In accordance with Section 5, the enterprises shall publish an account of these due diligence assessments. The account shall be made easily accessible on the enterprise’s website and may form part of the account on social responsibility pursuant to Section 3-3 (c) of the Norwegian Accounting Act. In their annual report, enterprises shall inform of where the account may be accessed. The report must be updated and published by 30 June each year and again in the event of any significant changes in the enterprises’ risk assessments.
Pursuant to Sections 6 and 7 of the Transparency Act, enterprises have a duty to respond to individual requests for information regarding how the enterprise addresses adverse impacts on basic human rights and decent working conditions.
Pursuant to Section 8 of the Transparency Act, the Norwegian Consumer Authority shall provide guidance and, in accordance with Section 9, monitor compliance with the provisions of the Act. The Consumer
Authority may issue decisions on prohibitions and orders to ensure that Sections 4 to 7 of the Transparency Act are observed. The Consumer Authority may impose a enforcement penalty pursuant to Section 13 for breach of any obligation under the Transparency Act. Section 14 of the Transparency Act does not authorise the imposition of infringement penalties in the event of a breach of the duty to carry out due diligence assessments pursuant to Section 4. On the other hand, Section 14 of the Transparency Act authorises the Norwegian Consumer Authority to impose infringement penalties for breaches of the duty to provide information pursuant to Section 5 and 6 and deadlines for providing information in Section 7. The duty to provide information under the Transparency Act is recognisable with the duty to provide information that Norwegian enterprises have under Section 16 of the Norwegian Environmental Information Act (environmental information) and Section 10 of the Norwegian Product Control Act (product-specific information), however there are differences in how these duties are formulated and regulated.

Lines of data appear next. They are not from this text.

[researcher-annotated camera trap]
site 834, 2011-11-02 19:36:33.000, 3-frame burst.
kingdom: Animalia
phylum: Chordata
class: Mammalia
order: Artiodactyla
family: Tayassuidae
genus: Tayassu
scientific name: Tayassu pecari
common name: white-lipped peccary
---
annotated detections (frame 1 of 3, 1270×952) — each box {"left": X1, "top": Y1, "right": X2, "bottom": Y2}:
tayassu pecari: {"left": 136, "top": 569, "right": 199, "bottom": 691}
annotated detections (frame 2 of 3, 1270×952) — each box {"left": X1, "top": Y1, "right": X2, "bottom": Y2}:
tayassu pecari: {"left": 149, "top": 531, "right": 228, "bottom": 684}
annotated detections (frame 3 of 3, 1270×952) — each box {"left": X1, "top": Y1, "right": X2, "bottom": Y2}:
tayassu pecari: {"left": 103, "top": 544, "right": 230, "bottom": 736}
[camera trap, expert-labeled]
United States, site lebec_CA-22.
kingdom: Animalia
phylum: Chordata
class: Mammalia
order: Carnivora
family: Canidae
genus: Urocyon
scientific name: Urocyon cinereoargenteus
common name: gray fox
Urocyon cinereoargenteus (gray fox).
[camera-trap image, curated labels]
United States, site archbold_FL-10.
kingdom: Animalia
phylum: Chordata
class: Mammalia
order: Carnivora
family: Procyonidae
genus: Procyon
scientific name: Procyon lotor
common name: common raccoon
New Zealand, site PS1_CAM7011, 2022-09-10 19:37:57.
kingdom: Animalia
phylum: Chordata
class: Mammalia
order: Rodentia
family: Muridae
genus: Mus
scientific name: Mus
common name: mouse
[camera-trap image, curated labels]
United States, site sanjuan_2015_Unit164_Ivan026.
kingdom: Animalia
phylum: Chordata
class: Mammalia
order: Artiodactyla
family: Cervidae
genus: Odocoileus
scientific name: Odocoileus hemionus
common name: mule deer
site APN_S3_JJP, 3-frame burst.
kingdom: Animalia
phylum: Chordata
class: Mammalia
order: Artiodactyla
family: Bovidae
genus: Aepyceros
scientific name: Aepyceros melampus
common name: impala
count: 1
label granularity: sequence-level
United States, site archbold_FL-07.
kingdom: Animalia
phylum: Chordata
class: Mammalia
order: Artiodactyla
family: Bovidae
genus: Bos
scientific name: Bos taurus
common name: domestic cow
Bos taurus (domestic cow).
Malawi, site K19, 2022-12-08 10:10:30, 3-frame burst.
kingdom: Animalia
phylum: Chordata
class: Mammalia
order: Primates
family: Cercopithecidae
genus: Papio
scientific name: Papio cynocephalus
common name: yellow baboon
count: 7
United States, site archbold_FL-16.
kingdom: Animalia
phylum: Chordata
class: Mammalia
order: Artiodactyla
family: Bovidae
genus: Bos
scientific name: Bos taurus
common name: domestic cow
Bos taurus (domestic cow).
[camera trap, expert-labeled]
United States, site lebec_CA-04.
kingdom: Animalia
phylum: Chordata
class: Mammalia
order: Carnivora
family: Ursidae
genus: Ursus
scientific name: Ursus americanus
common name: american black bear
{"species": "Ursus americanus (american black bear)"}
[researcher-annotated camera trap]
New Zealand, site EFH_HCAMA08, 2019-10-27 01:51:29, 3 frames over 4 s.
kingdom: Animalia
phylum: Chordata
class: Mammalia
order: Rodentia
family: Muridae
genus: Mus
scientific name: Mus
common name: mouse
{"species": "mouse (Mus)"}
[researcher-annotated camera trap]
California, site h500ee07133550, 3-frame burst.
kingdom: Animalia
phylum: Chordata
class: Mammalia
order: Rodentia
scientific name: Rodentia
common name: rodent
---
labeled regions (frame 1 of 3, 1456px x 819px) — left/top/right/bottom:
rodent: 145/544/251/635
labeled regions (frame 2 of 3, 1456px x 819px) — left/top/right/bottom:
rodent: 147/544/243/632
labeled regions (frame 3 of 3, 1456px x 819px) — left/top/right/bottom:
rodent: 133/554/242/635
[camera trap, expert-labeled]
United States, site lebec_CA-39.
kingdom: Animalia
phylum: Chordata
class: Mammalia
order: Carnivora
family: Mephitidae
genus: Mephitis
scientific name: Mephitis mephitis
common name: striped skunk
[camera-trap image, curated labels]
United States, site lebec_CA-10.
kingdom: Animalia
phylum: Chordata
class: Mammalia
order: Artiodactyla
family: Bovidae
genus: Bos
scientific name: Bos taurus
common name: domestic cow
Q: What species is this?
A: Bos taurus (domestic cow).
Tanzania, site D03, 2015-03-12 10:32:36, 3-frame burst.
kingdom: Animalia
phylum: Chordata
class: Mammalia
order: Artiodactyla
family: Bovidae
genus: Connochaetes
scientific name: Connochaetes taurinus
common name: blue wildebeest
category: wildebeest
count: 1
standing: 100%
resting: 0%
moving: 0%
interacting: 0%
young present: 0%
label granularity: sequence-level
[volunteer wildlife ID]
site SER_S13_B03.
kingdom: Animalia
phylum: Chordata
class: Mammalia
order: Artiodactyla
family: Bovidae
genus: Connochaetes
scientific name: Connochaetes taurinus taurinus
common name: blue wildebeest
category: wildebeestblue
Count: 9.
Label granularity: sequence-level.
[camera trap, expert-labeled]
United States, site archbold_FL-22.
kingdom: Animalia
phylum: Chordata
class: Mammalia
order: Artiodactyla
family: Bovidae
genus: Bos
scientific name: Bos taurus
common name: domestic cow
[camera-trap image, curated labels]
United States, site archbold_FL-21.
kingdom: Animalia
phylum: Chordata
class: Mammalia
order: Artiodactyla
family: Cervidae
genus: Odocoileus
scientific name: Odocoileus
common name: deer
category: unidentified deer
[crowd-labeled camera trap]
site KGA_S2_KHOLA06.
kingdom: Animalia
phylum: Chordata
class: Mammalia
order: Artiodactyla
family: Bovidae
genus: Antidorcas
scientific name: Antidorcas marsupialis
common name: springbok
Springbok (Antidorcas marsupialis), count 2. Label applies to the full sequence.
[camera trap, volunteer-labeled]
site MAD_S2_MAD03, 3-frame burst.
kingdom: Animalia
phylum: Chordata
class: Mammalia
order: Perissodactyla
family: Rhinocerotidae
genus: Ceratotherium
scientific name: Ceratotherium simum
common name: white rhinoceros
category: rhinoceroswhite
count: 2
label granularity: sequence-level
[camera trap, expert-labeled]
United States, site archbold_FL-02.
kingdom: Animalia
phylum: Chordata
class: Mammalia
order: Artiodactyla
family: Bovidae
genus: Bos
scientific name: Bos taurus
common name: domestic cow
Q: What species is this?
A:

Section 15 of the Transparency Act allows for the individual provisions of the Act to be entered into force at different times. In Proposition to the Storting 150 L (2020-2021), the Ministry mentions the option of putting the substantive rules of the law into force ahead of the enforcement rules so that the enterprises that are imposed obligations under the law, in such a case would be granted a period of familiarisation with the rules of the law and create internal guidelines without risking reactions from the public authorities. By resolution of 1 October 2021 no. 2929, the Transparency Act was nevertheless enacted in its entirety with effect as of 1 July 2022, and all enterprises covered by the Transparency Act must thus comply with the obligations arising from the Act from this date. With this in mind, it may be a good idea to engage external legal assistance in advance to ensure that your enterprise is compliant with the requirements of the Transparency Act from day 1.